Task description -
Whenever a line in the data holds the string "untuk", pull that line out.

== Dataset records ==

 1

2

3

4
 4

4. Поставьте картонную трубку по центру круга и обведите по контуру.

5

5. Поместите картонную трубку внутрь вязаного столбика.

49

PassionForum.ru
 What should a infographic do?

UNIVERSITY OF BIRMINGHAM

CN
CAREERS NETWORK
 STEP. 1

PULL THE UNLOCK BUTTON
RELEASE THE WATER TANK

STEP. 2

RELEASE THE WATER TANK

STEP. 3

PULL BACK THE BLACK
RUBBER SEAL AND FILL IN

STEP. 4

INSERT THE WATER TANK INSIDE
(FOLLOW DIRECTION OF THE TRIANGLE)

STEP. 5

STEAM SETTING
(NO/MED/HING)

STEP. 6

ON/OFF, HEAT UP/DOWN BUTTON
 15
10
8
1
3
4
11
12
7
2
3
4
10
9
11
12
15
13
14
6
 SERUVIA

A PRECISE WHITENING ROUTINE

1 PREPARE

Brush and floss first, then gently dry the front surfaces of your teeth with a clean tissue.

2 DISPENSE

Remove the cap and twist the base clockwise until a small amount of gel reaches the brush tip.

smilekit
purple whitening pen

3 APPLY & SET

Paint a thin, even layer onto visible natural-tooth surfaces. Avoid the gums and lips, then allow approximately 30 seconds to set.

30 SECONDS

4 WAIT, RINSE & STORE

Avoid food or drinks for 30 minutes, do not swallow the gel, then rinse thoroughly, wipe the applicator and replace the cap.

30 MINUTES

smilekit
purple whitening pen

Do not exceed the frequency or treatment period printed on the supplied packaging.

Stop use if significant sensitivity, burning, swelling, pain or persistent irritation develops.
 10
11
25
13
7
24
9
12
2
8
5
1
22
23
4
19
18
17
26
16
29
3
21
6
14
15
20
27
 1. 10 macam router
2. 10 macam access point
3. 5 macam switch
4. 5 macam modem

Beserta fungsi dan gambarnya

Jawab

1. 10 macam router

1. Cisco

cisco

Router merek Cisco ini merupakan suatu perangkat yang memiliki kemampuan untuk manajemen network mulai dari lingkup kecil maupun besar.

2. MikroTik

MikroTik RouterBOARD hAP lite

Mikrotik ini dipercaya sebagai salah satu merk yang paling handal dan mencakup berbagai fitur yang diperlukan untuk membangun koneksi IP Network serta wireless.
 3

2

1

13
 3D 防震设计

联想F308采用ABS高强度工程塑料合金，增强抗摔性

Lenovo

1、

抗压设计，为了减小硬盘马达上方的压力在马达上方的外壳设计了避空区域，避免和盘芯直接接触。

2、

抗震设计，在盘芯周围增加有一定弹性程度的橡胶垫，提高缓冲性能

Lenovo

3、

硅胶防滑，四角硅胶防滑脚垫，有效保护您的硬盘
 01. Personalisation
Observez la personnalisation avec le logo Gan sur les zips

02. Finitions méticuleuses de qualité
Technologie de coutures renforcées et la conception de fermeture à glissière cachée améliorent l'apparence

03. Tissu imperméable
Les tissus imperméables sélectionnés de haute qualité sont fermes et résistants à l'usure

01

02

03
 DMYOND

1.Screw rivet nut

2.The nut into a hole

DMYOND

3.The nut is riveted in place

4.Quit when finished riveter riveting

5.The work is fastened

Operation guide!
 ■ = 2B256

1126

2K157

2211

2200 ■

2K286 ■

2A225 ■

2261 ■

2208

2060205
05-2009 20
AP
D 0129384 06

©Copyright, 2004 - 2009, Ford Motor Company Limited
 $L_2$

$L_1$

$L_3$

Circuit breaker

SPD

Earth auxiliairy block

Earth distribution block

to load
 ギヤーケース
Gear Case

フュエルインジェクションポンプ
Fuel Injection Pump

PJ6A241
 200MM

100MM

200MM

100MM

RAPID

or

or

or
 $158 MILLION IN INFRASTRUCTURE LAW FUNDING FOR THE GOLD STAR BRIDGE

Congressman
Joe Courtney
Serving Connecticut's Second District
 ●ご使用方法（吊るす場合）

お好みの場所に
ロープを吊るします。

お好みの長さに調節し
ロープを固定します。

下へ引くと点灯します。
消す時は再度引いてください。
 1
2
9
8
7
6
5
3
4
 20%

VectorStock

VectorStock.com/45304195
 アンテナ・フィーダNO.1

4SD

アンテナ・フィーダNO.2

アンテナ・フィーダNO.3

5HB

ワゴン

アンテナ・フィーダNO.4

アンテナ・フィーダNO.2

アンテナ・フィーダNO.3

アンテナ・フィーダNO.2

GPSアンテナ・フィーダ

===

The completed task -
Router merek Cisco ini merupakan suatu perangkat yang memiliki kemampuan untuk manajemen network mulai dari lingkup kecil maupun besar.
Mikrotik ini dipercaya sebagai salah satu merk yang paling handal dan mencakup berbagai fitur yang diperlukan untuk membangun koneksi IP Network serta wireless.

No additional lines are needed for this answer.